*本文*
________
すなわち,債権者は,主債務者と連帯保証人のいずれから先に請求しても良く(連帯保証人には,先に主債務者に催告するよう要求する抗弁権がない),また,主債務者に資力がありかつ執行も容易だったとしても,連帯保証人に請求することができます(連帯保証人には,先に主債務者に資力を検索するよう要求するの抗弁権がない)。

実務上は,「連帯保証」がほとんどで,連帯保証ではない単純な保証契約は極めて稀です。

【民法446条】
1 保証人は、主たる債務者がその債務を履行しないときに、その履行をする責任を負う。

2 以下省略

【民法452条】
債権者が保証人に債務の履行を請求したときは、保証人は、まず主たる債務者に催告をすべき旨を請求することができる。ただし、主たる債務者が破産手続開始の決定を受けたとき、又はその行方が知れないときは、この限りでない。

【民法453条】
債権者が前条の規定に従い主たる債務者に催告をした後であっても、保証人が主たる債務者に弁済をする資力があり、かつ、執行が容易であることを証明したときは、債権者は、まず主たる債務者の財産について執行をしなければならない。
________
*保存資料*
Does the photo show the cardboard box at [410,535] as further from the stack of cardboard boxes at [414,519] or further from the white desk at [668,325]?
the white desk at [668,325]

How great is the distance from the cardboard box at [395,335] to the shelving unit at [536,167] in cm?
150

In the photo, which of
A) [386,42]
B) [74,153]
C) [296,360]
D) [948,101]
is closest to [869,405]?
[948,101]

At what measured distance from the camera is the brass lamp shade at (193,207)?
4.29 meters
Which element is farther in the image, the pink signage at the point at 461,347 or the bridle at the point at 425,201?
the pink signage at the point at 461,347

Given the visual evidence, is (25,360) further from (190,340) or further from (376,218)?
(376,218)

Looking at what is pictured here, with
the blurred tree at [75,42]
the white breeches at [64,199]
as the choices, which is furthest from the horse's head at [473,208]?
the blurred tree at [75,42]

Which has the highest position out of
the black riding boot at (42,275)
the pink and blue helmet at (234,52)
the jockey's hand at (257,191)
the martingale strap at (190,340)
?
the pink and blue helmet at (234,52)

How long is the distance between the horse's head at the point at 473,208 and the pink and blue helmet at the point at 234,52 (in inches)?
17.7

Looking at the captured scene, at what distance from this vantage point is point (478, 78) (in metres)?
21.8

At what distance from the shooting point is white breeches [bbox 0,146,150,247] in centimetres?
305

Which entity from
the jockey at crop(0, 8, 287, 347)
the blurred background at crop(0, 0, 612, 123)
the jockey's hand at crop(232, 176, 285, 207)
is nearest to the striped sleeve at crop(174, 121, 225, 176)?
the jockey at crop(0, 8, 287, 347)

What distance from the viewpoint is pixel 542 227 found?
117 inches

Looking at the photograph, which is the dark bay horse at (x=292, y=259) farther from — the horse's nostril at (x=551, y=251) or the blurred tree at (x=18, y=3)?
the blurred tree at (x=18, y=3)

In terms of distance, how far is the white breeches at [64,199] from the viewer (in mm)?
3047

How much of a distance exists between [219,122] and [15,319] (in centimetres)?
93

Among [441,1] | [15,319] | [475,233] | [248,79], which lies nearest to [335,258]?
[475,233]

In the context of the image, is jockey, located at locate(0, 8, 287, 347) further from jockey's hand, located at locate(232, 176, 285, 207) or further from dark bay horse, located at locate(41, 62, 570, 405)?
________
*実施事項*
1/ 本文で引用されている民法の条文を、条番号ですべて挙げてください。
2/ 本文のうち、「すなわち,債権者は,主債務者」から「う要求するの抗弁権がない)。」までの部分を、その箇所も含めて一字一句変えずに出力してください。
3/ 連帯保証について述べた本文の続きを、最後の文の後から書き進めてください。
資料は参照しなくてかまいません。

*結果*
1/ 民法446条、民法452条、民法453条

2/
すなわち,債権者は,主債務者と連帯保証人のいずれから先に請求しても良く(連帯保証人には,先に主債務者に催告するよう要求する抗弁権がない),また,主債務者に資力がありかつ執行も容易だったとしても,連帯保証人に請求することができます(連帯保証人には,先に主債務者に資力を検索するよう要求するの抗弁権がない)。

3/
【民法454条】
保証人は、主たる債務者と連帯して債務を負担したときは、前二条の権利を有しない。

2.保証意思の書面性
保証人との保証契約は,書面又はその内容を記録した電磁的記録でしなければ効力を生じません(民法446条2項及び3項)。

もっとも,ここでいう「書面」は,「保証債務の内容が明確に記載された保証契約書又はその申込み若しくは承諾の意思表示が記載された書面にその者が署名し若しくは記名して押印し,又はその内容を了知した上で他の者に指示ないし依頼して署名ないし記名押印の代行をさせることにより,書面を作成した場合,その他保証人となろうとする者が保証債務の内容を了知した上で債権者に対して書面で上記と同視し得る程度に明確に保証意思を表示したと認められる場合」を意味すると解されています(【東京高裁平成24年1月19日判決】)。

なお,この点については,【東京地裁平成29年2月14日判決】でも,「民法446条2項は,保証契約は,書面でしなければ,その効力を生じないと規定しているところ,保証契約について書面性を要求する趣旨は,片面的に義務を負うこととなる保証人を保護するため,保証意思が外部にも明らかになっている場合に限り契約としての拘束力を認めるという点にあるから,専ら保証人の保証意思がその書面上に示されていれば足りる」と判示されています。

したがって,民法446条2項にいわゆる「書面」は,保証契約自体を書面で締結していなければならない趣旨ではなく,専ら保証人の保証意思のみがその書面上に示されていれば足りるため,債権者と保証人双方の署名又は記名捺印のある契約書までは不要と解されています。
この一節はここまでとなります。